Лесли услышала стук колес набирающего скорость поезда. Она откинулась на спинку кресла и засмотрелась на открывшееся перед ней небо.
Мрачная железнодорожная станция осталась позади, и за окном появились небоскребы, упирающиеся в чистое декабрьское небо. Лесли расслабилась и вздохнула. Наверное, лучше было бы полететь на самолете. Но она просто не могла этого сделать. Никакие транквилизаторы, никакая доза алкоголя, никакая сила на свете не могла заставить ее сесть в самолет. Четыре дня в поезде все-таки лучше, чем четыре часа… там. Лесли слишком хорошо помнила свой последний полет.
За окном мелькали многоэтажки, и она почему-то задумалась над тем, как же люди живут в них в этом холодном краю. Хотя люди вообще-то были странными существами — никто не знал этого лучше, чем она. Будучи антропологом, Лесли уже два года жила в Африке — изучала жизнь аборигенов. Мелькание небоскребов утомило ее. Она представила, что где-то в этом огромном мире старики, женщины или дети страдают от холода. Мысли о чужом горе отвлекали ее от собственного.
Поезд выскочил из Чикаго, небоскребы остались позади, и Лесли опять оказалась наедине со своими мыслями о доме. Это была глупая клятва. Гораздо лучше, если бы она осталась в лагере в Танзании и отпраздновала Рождество с коллегами и знакомыми. Она ехала уже целую неделю, а добралась только до Иллинойса.
Вынув журнал, купленный на чикагском вокзале, Лесли открыла его и начала читать. Точнее, попыталась сосредоточиться на чтении, но ничего не получалось. Всеми мыслями она была в Портленде. Строго говоря, ее дом находился не в Портленде, но там, на вокзале, ее должна была встретить сестра Лорен. Их же огромное ранчо располагалось двенадцатью милями южнее города, ближе к Сейлему. Лесли не была дома со дня извержения Святой Елены, хотя Лорен; сто раз приглашала ее приехать. Горечь захлестнула Лорен. Гора Святой Елены разрушила ее жизнь, а теперь и сама превратилась в груду обломков. Какой же странной бывает жизнь!
Лорен была замужем уже два года, а Лесли до сих пор не познакомилась с ее мужем Дэнни Уилсоном. На фотографии он выглядел этаким крепышом с обворожительной улыбкой.
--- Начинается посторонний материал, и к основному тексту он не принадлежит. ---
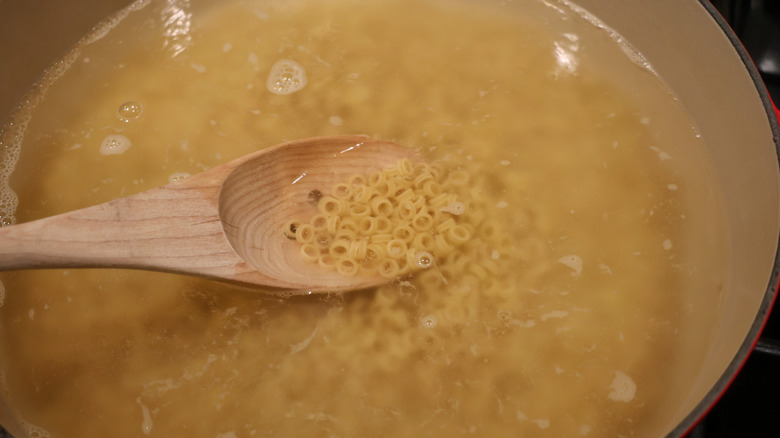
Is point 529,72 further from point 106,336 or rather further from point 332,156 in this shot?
point 106,336

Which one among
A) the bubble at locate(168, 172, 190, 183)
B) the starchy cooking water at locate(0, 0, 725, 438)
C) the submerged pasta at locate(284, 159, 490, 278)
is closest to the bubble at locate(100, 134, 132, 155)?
the starchy cooking water at locate(0, 0, 725, 438)

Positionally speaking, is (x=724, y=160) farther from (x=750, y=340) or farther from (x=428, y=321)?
(x=428, y=321)

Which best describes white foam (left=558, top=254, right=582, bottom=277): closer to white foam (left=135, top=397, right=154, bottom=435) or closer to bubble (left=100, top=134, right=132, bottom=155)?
white foam (left=135, top=397, right=154, bottom=435)

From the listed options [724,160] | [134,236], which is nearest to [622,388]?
[724,160]

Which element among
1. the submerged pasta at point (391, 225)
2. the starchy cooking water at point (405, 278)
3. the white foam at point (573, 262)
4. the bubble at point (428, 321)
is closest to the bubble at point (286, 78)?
the starchy cooking water at point (405, 278)

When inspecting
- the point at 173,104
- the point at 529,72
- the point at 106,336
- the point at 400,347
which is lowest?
the point at 106,336

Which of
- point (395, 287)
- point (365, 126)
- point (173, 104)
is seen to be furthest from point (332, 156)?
point (173, 104)

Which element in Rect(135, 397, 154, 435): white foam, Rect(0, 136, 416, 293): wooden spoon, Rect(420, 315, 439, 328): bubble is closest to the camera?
Rect(0, 136, 416, 293): wooden spoon
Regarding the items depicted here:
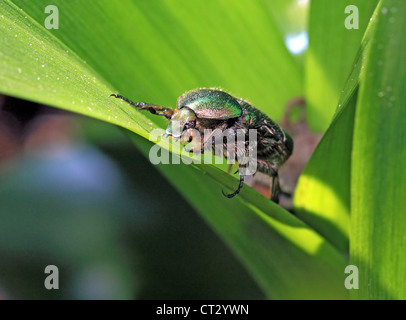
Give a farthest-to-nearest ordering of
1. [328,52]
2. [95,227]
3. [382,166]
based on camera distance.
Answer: [95,227], [328,52], [382,166]

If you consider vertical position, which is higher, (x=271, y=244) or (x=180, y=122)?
(x=180, y=122)

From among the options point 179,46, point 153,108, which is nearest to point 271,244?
point 153,108

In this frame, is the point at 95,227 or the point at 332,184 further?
the point at 95,227

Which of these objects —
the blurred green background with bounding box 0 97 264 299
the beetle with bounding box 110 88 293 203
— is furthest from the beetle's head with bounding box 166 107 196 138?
the blurred green background with bounding box 0 97 264 299

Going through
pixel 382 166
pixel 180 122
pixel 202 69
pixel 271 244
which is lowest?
pixel 271 244

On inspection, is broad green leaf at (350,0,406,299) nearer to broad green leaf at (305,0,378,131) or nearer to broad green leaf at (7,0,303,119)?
broad green leaf at (305,0,378,131)

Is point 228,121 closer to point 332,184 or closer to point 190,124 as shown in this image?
point 190,124
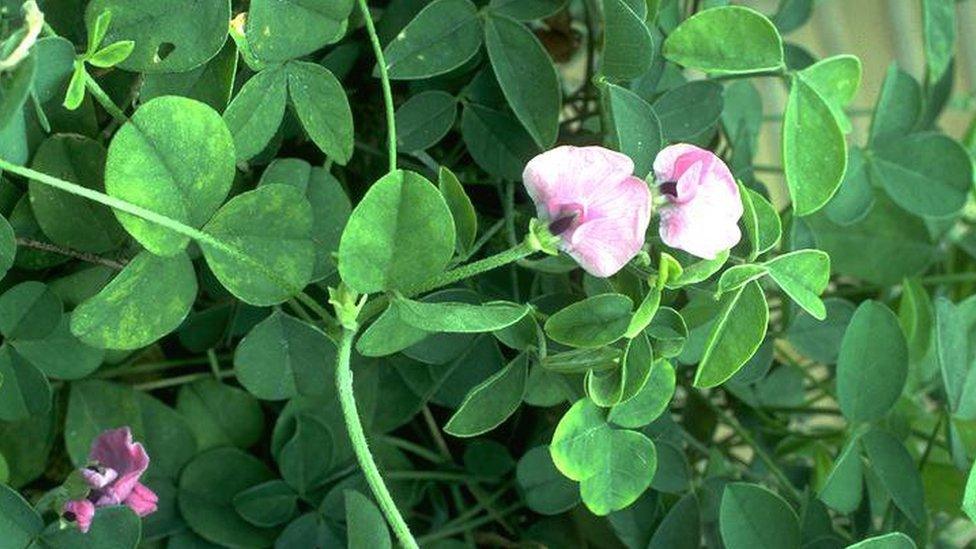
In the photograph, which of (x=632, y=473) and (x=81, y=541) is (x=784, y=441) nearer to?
(x=632, y=473)

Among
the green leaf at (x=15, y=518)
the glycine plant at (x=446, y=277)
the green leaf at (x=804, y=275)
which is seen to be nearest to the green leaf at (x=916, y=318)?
the glycine plant at (x=446, y=277)

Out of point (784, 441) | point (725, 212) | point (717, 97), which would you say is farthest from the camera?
point (784, 441)

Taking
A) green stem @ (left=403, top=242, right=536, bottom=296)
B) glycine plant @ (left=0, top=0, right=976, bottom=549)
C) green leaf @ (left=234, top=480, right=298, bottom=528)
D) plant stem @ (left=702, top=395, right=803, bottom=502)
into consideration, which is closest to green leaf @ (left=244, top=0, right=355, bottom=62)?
glycine plant @ (left=0, top=0, right=976, bottom=549)

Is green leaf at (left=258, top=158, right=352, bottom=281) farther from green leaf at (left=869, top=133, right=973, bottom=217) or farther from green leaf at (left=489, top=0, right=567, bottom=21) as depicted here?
green leaf at (left=869, top=133, right=973, bottom=217)

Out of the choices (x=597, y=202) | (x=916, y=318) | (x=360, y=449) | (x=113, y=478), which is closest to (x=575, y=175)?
(x=597, y=202)

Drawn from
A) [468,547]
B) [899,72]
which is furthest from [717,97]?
[468,547]

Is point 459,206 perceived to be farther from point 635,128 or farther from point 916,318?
point 916,318
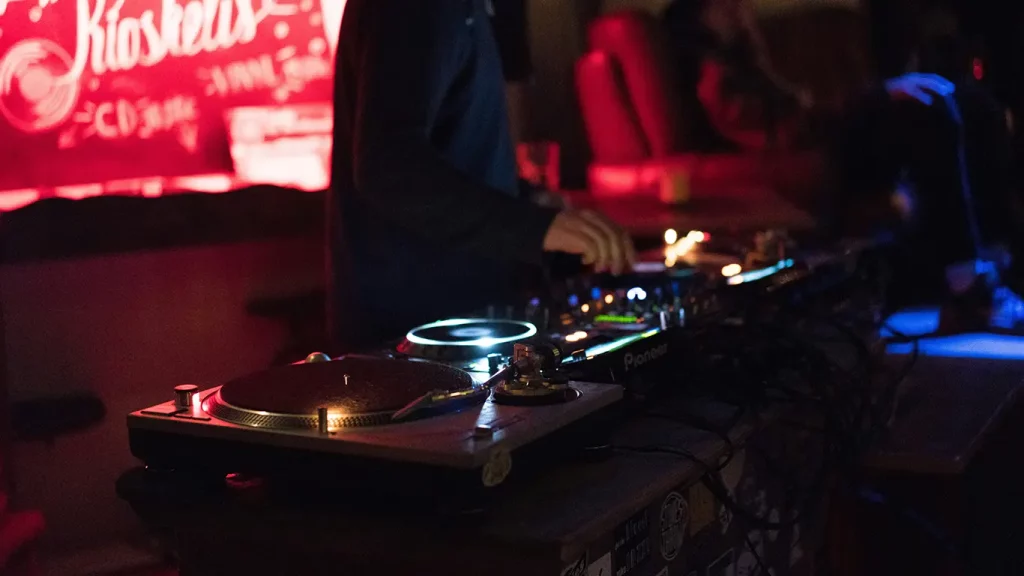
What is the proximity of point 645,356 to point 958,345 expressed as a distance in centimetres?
116

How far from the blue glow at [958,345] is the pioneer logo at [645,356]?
0.94 m

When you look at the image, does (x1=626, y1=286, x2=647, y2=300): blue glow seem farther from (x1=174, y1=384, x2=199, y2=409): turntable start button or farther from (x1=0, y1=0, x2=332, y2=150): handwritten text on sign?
(x1=0, y1=0, x2=332, y2=150): handwritten text on sign

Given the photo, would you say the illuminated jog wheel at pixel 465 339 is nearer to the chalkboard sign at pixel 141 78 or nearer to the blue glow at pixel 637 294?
the blue glow at pixel 637 294

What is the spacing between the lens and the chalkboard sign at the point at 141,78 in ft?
5.76

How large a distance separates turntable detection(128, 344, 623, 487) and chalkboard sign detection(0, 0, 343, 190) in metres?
1.03

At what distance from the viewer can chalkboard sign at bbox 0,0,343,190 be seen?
1.76 metres

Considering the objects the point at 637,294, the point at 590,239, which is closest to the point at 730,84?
the point at 637,294

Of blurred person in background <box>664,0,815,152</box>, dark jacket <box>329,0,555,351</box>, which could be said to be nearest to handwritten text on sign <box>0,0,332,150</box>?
dark jacket <box>329,0,555,351</box>

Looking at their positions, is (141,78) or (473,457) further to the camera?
(141,78)

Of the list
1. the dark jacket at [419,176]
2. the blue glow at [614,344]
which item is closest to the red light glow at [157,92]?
the dark jacket at [419,176]

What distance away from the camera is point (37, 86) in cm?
178

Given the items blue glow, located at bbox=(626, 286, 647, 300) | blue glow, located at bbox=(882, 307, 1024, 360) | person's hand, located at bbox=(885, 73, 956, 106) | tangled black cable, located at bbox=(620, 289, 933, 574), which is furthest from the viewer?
person's hand, located at bbox=(885, 73, 956, 106)

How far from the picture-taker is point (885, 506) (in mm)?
1844

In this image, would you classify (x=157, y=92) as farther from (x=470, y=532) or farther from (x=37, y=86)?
(x=470, y=532)
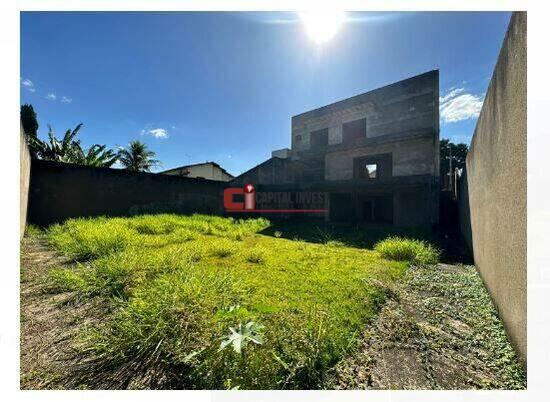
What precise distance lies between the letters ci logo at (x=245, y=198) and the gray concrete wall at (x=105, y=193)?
962mm

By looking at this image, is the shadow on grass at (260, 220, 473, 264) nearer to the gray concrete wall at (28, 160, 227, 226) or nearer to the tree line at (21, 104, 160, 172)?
the gray concrete wall at (28, 160, 227, 226)

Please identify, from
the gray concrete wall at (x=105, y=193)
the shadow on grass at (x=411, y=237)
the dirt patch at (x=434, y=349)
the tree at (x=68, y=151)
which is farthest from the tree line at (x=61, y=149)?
the dirt patch at (x=434, y=349)

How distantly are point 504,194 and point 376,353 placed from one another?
2315 millimetres

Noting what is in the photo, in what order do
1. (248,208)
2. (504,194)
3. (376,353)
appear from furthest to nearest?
(248,208) → (504,194) → (376,353)

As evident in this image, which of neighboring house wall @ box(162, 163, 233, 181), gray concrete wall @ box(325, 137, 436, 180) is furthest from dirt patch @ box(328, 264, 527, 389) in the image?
neighboring house wall @ box(162, 163, 233, 181)

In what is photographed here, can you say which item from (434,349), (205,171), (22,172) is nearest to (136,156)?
(205,171)

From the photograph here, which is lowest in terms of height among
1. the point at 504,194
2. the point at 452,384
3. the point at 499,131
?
the point at 452,384

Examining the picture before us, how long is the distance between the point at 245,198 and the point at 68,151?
38.6 ft

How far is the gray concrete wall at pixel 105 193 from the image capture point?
9648 millimetres

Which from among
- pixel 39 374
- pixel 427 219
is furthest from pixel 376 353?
pixel 427 219

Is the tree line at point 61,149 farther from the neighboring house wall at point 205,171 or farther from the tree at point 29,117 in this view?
the neighboring house wall at point 205,171

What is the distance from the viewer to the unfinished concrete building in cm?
1262
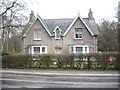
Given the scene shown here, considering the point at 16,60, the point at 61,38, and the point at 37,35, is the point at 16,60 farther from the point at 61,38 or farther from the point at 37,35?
the point at 61,38

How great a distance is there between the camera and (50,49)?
2558 centimetres

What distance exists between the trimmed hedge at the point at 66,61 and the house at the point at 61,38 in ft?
25.5

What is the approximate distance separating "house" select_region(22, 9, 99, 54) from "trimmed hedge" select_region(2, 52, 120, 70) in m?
7.78

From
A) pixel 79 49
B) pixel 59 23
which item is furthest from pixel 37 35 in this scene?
pixel 79 49

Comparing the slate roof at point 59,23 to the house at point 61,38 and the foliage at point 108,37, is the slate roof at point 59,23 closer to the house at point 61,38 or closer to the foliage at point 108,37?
the house at point 61,38

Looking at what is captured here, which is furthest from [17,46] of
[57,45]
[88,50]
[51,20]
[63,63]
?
[63,63]

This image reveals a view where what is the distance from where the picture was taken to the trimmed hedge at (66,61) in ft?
51.2

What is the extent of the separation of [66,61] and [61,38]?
31.9 feet

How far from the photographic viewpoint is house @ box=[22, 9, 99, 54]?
24.8 m

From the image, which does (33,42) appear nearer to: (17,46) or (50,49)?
(50,49)

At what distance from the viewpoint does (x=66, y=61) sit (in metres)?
16.3

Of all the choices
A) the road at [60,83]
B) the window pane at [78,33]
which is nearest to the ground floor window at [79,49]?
the window pane at [78,33]

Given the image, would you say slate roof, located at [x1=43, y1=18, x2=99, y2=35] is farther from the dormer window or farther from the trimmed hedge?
the trimmed hedge

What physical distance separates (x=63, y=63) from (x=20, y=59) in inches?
205
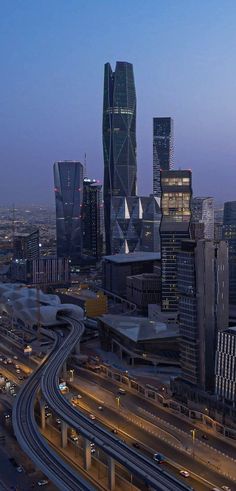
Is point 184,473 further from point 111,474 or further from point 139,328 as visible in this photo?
point 139,328

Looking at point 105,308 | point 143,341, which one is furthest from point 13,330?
point 143,341

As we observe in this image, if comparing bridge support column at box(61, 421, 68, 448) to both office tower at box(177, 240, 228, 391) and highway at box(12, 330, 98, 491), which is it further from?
office tower at box(177, 240, 228, 391)

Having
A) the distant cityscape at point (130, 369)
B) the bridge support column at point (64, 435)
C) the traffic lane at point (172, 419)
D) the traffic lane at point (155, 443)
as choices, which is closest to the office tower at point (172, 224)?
the distant cityscape at point (130, 369)

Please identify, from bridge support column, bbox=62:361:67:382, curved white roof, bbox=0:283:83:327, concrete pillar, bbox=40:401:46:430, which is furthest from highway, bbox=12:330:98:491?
curved white roof, bbox=0:283:83:327

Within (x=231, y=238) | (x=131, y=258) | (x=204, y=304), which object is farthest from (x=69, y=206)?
(x=204, y=304)

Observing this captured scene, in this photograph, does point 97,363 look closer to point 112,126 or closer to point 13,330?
point 13,330

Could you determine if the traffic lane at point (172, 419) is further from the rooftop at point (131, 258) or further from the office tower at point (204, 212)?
the office tower at point (204, 212)
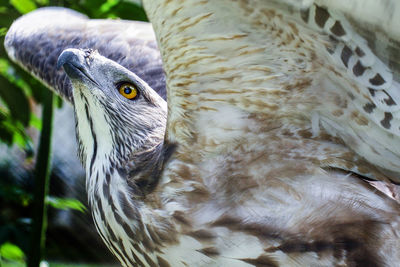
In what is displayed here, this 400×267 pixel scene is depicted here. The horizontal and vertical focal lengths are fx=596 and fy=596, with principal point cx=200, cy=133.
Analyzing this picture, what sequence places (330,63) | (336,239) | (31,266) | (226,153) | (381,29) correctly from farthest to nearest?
(31,266) < (226,153) < (336,239) < (330,63) < (381,29)

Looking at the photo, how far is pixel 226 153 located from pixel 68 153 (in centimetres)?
388

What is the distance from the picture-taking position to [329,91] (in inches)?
63.7

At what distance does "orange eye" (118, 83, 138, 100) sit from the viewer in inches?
79.7

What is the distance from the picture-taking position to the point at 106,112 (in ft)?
6.39

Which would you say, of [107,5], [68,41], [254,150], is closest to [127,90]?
[254,150]

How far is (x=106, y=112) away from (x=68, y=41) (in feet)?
3.30

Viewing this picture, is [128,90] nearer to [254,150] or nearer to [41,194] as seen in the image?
[254,150]

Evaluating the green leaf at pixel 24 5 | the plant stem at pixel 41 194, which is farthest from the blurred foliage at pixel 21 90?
the plant stem at pixel 41 194

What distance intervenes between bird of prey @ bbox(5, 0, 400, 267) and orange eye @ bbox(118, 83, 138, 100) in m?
0.10

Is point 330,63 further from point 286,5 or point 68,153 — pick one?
point 68,153

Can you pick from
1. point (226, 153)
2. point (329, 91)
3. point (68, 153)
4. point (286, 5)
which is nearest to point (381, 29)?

В этой улыбке было нечто такое, что напомнило ей Филиппа. Ну, вот опять! После всех клятв и обещаний, данных себе самой, не думать о Филиппе хотя бы в дороге, Лесли опять вернулась к исходной точке. Но она держалась всю дорогу из Африки в Иллинойс. В конце концов это уже было прогрессом.
Лесли отогнала грустные мысли и погрузилась в чтение, и только стук проводника в дверь, объявившего об ужине, оторвал ее от этого занятия. Чуть позже, в ресторане, уставившись в тарелку, она подумала о том, что вряд ли смогла бы вынесли эту "микроволновую пищу" больше, чем три дня. Три дня — это предел. Кроме того, она сделала открытие, что еда, которую подавали на пароходе, сильно отличается от меню американских поездов.
После ужина под стук колес Лесли навела порядок в своем купе, затем надела свободную длинную блузку и брюки и отправилась в бар. Несколькими минутами позже она, сидя за столиком в баре, играла в джин с пожилым мужчиной, который ехал на Рождество к своему сыну в Небраску.
— Великолепное время года, — сказал он, аккуратно доставая карту из колоды.
Лесли чуть улыбнулась.
— У вас фантастическая память, мистер Андерсон. Мне никогда не приходилось играть с таким феноменальным игроком.
Мистер Андерсон гордо просиял.
— Это приходит с опытом. Хотя, должен сказать, никто не играет в Иллинойсе в джин лучше меня. Просто я всегда считал: если собираешься что-то делать, то делай это хорошо. Этому правилу я учу своих детей. Если делаешь — делай хорошо.
Лесли улыбнулась.
— Отличное правило. Думаю, нам стоит заказать что-нибудь выпить. Вы не возражаете?
Он отрицательно покачал головой.
— Нет, спасибо, мисс Гарднер.
После еще двух партий Лесли пожелала своему новому знакомому спокойной ночи и отправилась к себе в купе. Последние тридцать шесть месяцев она пыталась по ниточке распутать клубок своей жизни, а сейчас вдруг поняла, что все снова запуталось. Она теперь очень жалела, что позволила Лорен себя уговорить. Может быть, если бы прошел еще один год… Может, это было бы не так болезненно.